An example where this model is important is for a system containing suspended particles in a fluid. If you want to measure the flow rate it might be cheapest to use a pitot tube yet the increased cost of maintaining the flow meter extends into down time of the system, more work from the technicians for a relatively small aspect of the process and lower profits as a result. For this system, maintenance would be the most important factor followed by accuracy, impact on the system and cost. If cost were least important factor you could afford to install a couple doppler meters, gather accurate measurements and the impact of the measurements on the system would be relatively low.

## 5.2 Common Types of Flow Meters

The flow rate as determined by the flow sensor is derived from other physical properties. The relationship between the physical properties and the flow rate is derived from fundamental fluid flow principles, such as Bernoulli’s equation.

### 5.2.1 DIFFERENTIAL PRESSURE

These sensors work according to Bernoulli’s principle which states that the pressure drop across the meter is proportional to the square of the flow rate.

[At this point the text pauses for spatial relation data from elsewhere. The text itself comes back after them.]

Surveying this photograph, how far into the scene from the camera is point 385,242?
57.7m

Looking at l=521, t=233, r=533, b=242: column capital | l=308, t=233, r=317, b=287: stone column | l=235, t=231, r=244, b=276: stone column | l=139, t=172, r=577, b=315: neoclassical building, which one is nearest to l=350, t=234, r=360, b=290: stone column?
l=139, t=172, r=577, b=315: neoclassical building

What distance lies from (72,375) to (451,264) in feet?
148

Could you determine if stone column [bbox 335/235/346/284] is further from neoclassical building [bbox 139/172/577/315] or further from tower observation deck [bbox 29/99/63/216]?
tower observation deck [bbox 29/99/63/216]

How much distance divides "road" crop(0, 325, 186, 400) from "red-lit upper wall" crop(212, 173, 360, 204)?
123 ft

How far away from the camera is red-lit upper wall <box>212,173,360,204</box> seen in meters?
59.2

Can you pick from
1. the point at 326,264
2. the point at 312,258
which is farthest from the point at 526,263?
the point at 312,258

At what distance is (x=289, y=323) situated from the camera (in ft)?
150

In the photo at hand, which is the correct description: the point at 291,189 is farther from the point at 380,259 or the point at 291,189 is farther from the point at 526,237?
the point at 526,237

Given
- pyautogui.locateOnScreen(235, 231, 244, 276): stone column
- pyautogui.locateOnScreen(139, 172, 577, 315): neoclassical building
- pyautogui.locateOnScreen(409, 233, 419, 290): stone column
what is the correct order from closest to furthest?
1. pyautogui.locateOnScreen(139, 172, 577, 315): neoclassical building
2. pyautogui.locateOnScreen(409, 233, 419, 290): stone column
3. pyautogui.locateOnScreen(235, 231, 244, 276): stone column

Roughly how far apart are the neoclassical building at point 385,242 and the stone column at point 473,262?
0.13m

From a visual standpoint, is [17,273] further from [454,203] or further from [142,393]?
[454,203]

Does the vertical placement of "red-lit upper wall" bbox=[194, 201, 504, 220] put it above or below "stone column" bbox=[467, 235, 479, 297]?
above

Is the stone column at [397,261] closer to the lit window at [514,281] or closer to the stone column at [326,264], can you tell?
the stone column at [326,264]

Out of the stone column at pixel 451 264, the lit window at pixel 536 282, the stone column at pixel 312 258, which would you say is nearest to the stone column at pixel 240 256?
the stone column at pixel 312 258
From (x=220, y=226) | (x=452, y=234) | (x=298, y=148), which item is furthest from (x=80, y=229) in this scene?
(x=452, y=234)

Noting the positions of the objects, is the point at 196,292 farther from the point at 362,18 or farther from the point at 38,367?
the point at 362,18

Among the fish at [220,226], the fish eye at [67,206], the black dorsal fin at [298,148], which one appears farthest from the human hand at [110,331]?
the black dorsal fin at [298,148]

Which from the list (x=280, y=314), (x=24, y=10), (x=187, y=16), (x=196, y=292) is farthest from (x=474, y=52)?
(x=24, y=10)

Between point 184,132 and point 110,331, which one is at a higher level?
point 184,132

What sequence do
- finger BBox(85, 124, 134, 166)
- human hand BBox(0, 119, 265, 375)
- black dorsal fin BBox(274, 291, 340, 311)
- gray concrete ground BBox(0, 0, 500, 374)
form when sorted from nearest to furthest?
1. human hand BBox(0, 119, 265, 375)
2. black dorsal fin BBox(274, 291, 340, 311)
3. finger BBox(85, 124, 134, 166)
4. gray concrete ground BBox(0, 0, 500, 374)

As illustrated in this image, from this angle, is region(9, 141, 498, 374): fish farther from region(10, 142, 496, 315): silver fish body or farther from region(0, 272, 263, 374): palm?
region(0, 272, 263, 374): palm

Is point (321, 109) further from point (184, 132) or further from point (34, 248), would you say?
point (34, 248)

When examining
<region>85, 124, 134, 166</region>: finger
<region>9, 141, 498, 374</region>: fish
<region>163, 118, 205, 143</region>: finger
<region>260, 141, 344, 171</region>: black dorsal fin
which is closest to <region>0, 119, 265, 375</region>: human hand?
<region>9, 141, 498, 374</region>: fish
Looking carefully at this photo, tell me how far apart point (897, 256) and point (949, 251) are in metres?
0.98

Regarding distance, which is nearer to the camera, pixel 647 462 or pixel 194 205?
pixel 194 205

\[-\Delta p \propto V^{2}\]

Using the pressure drop across a pipe’s cross section is one of the most common manners to determine a flow measurement. As a result, this property has heavy implications for industrial applications. Flow meters characterized by differential pressure come in several different varieties and can be divided into two categories, laminar and turbulent. Differential pressure sensors operate with respect to Bernoulli’s principle. Bernoulli’s principle states that the pressure drop across the meter is proportional to the square of the flow rate.

#### Orifice Meter

Orifice plates are installed in flow meters in order to calculate the material balances that will ultimately result in a fluid flow measurement on the sensor. An orifice plate is placed in a pipe containing a fluid flow, which constricts the smooth flow of the fluid inside the pipe. By restricting the flow, the orifice meter causes a pressure drop across the plate. By measuring the difference between the two pressures across the plate, the orifice meter determines the flow rate through the pipe. The larger the pressure drop, the faster the flow rate would be. There are two types of orifice meters that are usually used in industry, they are the orifice-square edge and the orifice-conic edge. The orifice-square edge has insignificant friction at the interface between the fluid and the orifice plate. These types of orifice plates are recommended for smooth fluid flows, particularly clean liquids and gases such as steam. Generally, drain holes are incorporated in the design so that liquids and gases do not accumulate inside the pipes. Multi-phase fluids are not recommended for the orifice-squared edge because clogging becomes a significant problem as time progresses. The orifice-conic edge is similar to the orifice-square edge, the primary difference being that the orifice-conic edge has a gradually expanding cross-sectional area, and this cross-sectional area is circular in shape. A conic-edge design is often a better choice for low velocity, high viscosity flows. Both types operates best under comparable temperature and pressure conditions, pipe sizes and provide similar accuracies.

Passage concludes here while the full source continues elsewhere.